#### SUPPLIED MATERIAL ####

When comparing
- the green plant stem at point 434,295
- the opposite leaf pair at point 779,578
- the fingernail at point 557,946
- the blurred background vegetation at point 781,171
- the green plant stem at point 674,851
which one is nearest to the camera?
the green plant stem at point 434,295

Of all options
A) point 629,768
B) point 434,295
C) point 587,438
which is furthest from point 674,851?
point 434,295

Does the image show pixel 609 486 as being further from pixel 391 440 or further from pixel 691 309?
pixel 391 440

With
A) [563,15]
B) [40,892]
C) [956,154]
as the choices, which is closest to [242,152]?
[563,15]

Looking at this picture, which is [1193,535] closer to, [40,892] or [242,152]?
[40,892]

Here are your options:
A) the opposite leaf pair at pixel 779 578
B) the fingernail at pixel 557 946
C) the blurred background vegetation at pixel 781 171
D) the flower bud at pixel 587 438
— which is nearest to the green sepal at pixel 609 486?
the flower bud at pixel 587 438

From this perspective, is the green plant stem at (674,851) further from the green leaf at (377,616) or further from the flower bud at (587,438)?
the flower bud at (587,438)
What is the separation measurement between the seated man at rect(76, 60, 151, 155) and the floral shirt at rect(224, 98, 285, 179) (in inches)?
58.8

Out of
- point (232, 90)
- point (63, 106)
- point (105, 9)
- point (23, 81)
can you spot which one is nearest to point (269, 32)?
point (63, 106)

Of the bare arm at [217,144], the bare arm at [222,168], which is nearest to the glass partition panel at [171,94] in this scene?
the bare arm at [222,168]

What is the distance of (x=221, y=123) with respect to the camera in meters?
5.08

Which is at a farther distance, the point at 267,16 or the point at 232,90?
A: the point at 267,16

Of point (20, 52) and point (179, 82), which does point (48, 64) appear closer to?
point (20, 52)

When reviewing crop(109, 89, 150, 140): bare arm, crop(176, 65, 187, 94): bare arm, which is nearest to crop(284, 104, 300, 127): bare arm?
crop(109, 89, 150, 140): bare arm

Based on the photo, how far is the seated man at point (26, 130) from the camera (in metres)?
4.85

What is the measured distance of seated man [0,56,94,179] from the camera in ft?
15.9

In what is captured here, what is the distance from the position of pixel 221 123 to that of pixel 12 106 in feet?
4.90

####

#### REQUIREMENTS:
Please output every record, keeping each line exact.

#### SOLUTION TO THIS PROBLEM:
When comparing
- the green plant stem at point 434,295
- the opposite leaf pair at point 779,578
- the fingernail at point 557,946
- the blurred background vegetation at point 781,171
- the green plant stem at point 674,851
which one is nearest to the camera?
the green plant stem at point 434,295

Of all options
A) point 629,768
B) point 434,295
C) point 587,438
which is furthest from point 674,851?
point 434,295

Does the image show pixel 609 486 as being further from pixel 391 440 or further from pixel 691 309?
pixel 391 440

With
A) [563,15]
B) [40,892]
C) [956,154]
as the choices, which is closest to [242,152]?
[563,15]

Looking at this picture, which is [1193,535] closer to, [40,892] or [242,152]?
[40,892]

Here are your options:
A) the opposite leaf pair at pixel 779 578
B) the fingernail at pixel 557 946
C) the blurred background vegetation at pixel 781 171
D) the flower bud at pixel 587 438
— which is nearest to the green sepal at pixel 609 486?
the flower bud at pixel 587 438

From this perspective, is the green plant stem at (674,851) further from the green leaf at (377,616) or further from the flower bud at (587,438)?
the flower bud at (587,438)
What is the separation measurement between the seated man at rect(76, 60, 151, 155) and the floral shirt at rect(224, 98, 285, 179) (in inches)?
58.8

Out of
- point (232, 90)
- point (63, 106)
- point (105, 9)
- point (23, 81)
can you spot which one is nearest to point (269, 32)?
point (63, 106)

Of the bare arm at [217,144], the bare arm at [222,168], which is nearest to the glass partition panel at [171,94] in this scene?
the bare arm at [222,168]

What is the distance of (x=221, y=123) with respect to the camera in meters?
5.08

Which is at a farther distance, the point at 267,16 or the point at 232,90?
A: the point at 267,16

Of point (20, 52) and point (179, 82), which does point (48, 64) appear closer to?
point (20, 52)

When reviewing crop(109, 89, 150, 140): bare arm, crop(176, 65, 187, 94): bare arm, which is nearest to crop(284, 104, 300, 127): bare arm?
crop(109, 89, 150, 140): bare arm

Based on the photo, how far is the seated man at point (26, 130) from the camera (in metres)?
4.85

What is the measured distance of seated man [0,56,94,179] from the camera in ft?
15.9

In what is captured here, what is the distance from the position of pixel 221 123 to that of pixel 12 106 in feet?
4.90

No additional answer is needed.